Famous for big diamonds
- The largest of the Indian diamonds is the Greater Mogul, seen in India in 1655. Tavernier weighed 280 carats (but originally weighed 787 carats) and is now said to be in the possession of the Persian Shah.
- Kohinoor is currently among the treasures of the English crown, weighing 186 carats but has been polished due to its inappropriate shape, and is currently valued at more than 2 million crowns.
- The most valuable treasures of Russian crowns are Orlow, weighing 194 carats, followed by the Moon of the Mountains (120 carats), the Polar Star (40 carats), and the Sah (86 carats).
- The board of the famous Tavernier (242 carats) dates back to the 17th century. s. disappeared in.
- The Ragens weighed 410 carats and is now 136 and one of the French crown treasures due to grinding.
- The Florentiner is one of the treasures of the Hofburg in Vienna and weighs 133 carats (27 gr.).
- The Hope diamond is a beautiful sapphire blue color, carat weight, has changed many owners.
- The most famous of the green diamonds is Dresden, which weighs 40 carats.
- The most famous of the large diamonds from Brazil is the Star of the South, with an original weight of 250 and a polished 125 carats.
- The most notable among South Africans are: the star of South Africa weighs 83 carats, polished to 46 carats; the Stewart 288, polished 120 carats; 457 carats of Victoria (Nizam diamond); the 971 carats of the Excelsior, estimated at 20 million, were cut into 10 parts; the original weight of the Reitz diamond is 640, cut to 239 carats. The most powerful African diamond was Jan. 1905. 26. was found in the Premier Mine near Pretoria in the state of Transvaal. This Cullinan diamond, measuring 10, 6.5 and 3.7 cm and weighing 3,024 carats (610 gr.), Was donated by the Transvaal government to King Edward of England, who cut it. Out of this diamond came 3 larger polished stones: Cullinan I, which at the time was the largest polished diamond in the world at 516 carats, Cullinan II at 309 carats, and Cullinan III at 92 carats. In addition to these, some small jewels were also taken out of the waste, along with which the jewels obtained from Cullinan weighed a total of 980 carats. Its color is bluish. Cullinan I is the crown, Cullinan II is the ornament of the right.
The diamond was also man-made
French chemist Moissan dissolved carbon in the iron in the electric arc light and then cooled the melt very abruptly; then a solid crust formed on the outside of the melt, while the inside stiffened under very high pressure, the carbon crystallized in the form of a diamond under such conditions, thus producing 1/2 mm of crystals.

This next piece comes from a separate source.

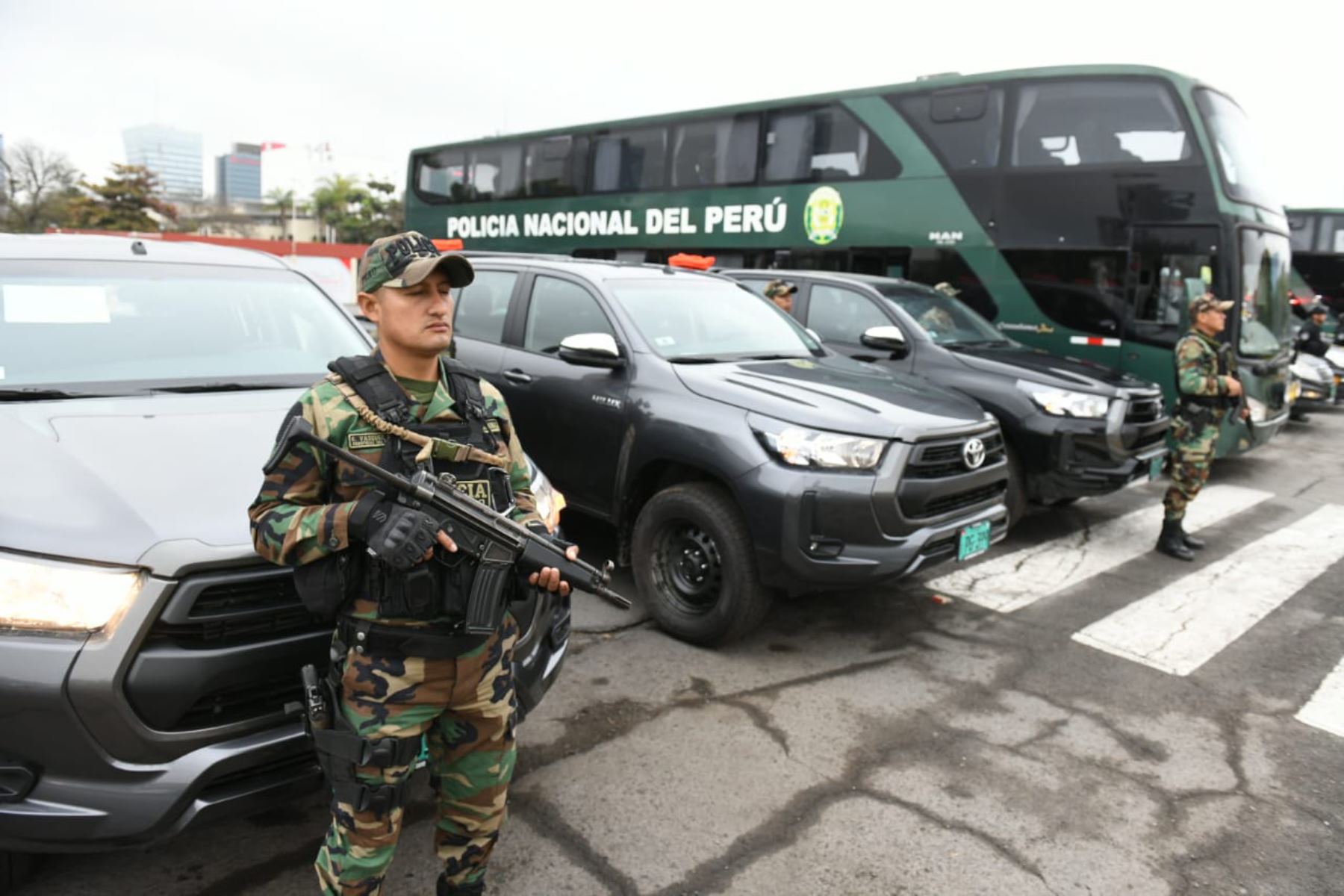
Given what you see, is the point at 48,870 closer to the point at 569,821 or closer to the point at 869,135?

Friedländer dissolved carbon in olivine at very high temperatures, still precipitating carbon in the form of diamonds; this is especially important because the diamond bedrock in South Africa is an olivines eruptive rock. In 1901, Ludwig A. succeeded in converting carbon to direct diamond at high temperatures under a pressure of 1,300 atmospheres. The diamond is forged with other colorless gemstones (topaz, spinel, tourmaline, rhinestone, etc.) as well as with rhinestone glass, the latter is already scratched by the steel knife and easily attacked by the edible ink (folic acid).
The value of a diamond
The size of a diamond, like its more precious gemstones in general, is not determined in grams but in a smaller unit of weight, the carat. 1 carat = 0.205 g. Its value depends on purity, transparency, color, grinding form, quality and weight. Fluorescence should also be considered when determining the value. Yellows are the least valuable. The value increases rapidly with magnitude. The value of a first-class diamond is around 250 K. 1 carat, 800 K. 2 carat, 2400 K. 4 carat, and 13,000 K. 10 carat.
Of course, valuing is not easy and requires a lot of expertise.
In addition to the world market value of a diamond, local factors must of course be taken into account, which can greatly affect the value. Such can be e.g. the import duty, but the demand-supply factor is not negligible either.